» Problems to solve:
1 > In the Titan I passage, on what date was the OSTF-8 facility destroyed?
2 > Carry on the Titan I passage from its final sentence.

» Document segment:
The HGM-25A Titan I was the United States' first multistage ICBM. When designed and manufactured, the Titan I provided an additional nuclear deterrent to complement the U.S. Air Force's SM-65 Atlas missile. It was the first in a series of Titan rockets, and was an important step in building the Air Force's strategic nuclear forces.

In July 1958, construction began on the Titan I ICBM Operational System Test Facility (OSTF). This was the prototype of the hardened Titan I launch control facility at its operational sites. It consisted of one silo-lift launcher, blockhouse, and associated equipment. Designated "OSTF-8", the facility was destroyed on 3 December 1960 when the launcher elevator failed while lowering a fully fueled missile back into the silo. There were no injuries. This was the first silo accident at Vandenberg.

The first "silo-lift" launch of the Titan I was successful in September 1961, and the first SAC launch of the ICBM was successful in January 1962. As a result, the Titan I ICBM launch complex (395-A1/A2/A3) at Vandenberg was turned over to the Strategic Air Command 395th Strategic Missile Squadron to perform test launches of the missile.

» Record extracts:
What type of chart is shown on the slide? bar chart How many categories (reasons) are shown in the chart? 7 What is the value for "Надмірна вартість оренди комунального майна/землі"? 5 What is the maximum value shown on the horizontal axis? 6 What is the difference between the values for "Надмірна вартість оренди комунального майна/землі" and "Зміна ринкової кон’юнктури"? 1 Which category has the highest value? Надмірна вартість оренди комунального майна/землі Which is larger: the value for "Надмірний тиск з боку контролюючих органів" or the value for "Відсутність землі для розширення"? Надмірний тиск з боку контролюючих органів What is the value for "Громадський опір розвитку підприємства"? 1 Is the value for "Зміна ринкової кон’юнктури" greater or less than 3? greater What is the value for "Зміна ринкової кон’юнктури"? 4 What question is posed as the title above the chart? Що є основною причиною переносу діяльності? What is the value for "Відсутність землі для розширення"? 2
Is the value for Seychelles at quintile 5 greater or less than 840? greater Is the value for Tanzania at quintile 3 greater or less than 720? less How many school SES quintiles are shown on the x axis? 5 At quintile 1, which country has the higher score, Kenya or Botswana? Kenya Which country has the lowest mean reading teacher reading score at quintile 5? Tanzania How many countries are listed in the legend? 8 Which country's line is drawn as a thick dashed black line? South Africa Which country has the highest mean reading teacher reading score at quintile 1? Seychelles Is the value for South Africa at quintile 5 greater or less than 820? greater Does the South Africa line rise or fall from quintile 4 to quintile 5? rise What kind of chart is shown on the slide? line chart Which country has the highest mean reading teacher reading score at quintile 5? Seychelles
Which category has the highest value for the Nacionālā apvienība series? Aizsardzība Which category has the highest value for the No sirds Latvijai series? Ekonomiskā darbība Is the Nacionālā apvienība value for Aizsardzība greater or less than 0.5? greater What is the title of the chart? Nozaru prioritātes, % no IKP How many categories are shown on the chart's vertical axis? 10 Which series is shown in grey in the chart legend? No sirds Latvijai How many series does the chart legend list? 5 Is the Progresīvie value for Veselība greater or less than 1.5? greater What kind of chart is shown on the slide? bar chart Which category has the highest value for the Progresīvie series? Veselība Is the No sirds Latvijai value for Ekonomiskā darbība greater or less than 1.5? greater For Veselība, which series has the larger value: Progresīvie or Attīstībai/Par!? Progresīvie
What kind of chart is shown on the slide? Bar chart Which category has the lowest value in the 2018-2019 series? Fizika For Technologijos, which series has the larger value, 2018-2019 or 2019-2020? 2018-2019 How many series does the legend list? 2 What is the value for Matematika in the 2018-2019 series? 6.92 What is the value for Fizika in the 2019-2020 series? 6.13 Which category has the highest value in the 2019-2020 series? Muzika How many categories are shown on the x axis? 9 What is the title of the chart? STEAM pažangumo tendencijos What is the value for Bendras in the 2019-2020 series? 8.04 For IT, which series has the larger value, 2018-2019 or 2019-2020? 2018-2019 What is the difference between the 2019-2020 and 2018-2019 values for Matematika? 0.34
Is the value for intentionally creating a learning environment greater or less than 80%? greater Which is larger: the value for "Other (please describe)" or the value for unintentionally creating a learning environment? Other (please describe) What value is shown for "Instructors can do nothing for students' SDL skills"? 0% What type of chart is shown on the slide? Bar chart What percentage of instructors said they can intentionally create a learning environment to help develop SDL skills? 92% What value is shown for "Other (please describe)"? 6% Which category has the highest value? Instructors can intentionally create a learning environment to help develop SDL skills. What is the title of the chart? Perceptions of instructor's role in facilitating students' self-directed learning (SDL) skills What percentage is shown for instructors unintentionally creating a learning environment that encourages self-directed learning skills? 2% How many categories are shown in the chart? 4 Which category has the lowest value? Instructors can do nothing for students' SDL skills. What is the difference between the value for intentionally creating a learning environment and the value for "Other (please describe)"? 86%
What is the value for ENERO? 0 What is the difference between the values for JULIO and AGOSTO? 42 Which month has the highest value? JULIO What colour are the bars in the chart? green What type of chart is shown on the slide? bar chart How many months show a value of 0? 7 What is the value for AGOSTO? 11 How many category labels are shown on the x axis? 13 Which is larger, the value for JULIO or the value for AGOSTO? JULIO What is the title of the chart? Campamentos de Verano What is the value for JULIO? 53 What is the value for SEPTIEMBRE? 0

» Responses to the exercise:
1 > 3 December 1960

2 >
However, the operational lifetime of the Titan I was short, as Secretary of Defense McNamara announced in November 1964 that all remaining first-generation ICBMs (Series E and F Atlas and Titan I) would be phased out (Project Added Effort) by the end of June 1965.

On 5 March 1965, the last test launch of a Titan I ICBM conducted by the Strategic Air Command at Vandenberg was successful. The 395th SMS performed 19 test launches between 1963 and 1965 before moving on to exclusively Titan II testing. During the 1980s, some Titan I second stages were used as targets for early Strategic Defense Initiative (SDI) testing.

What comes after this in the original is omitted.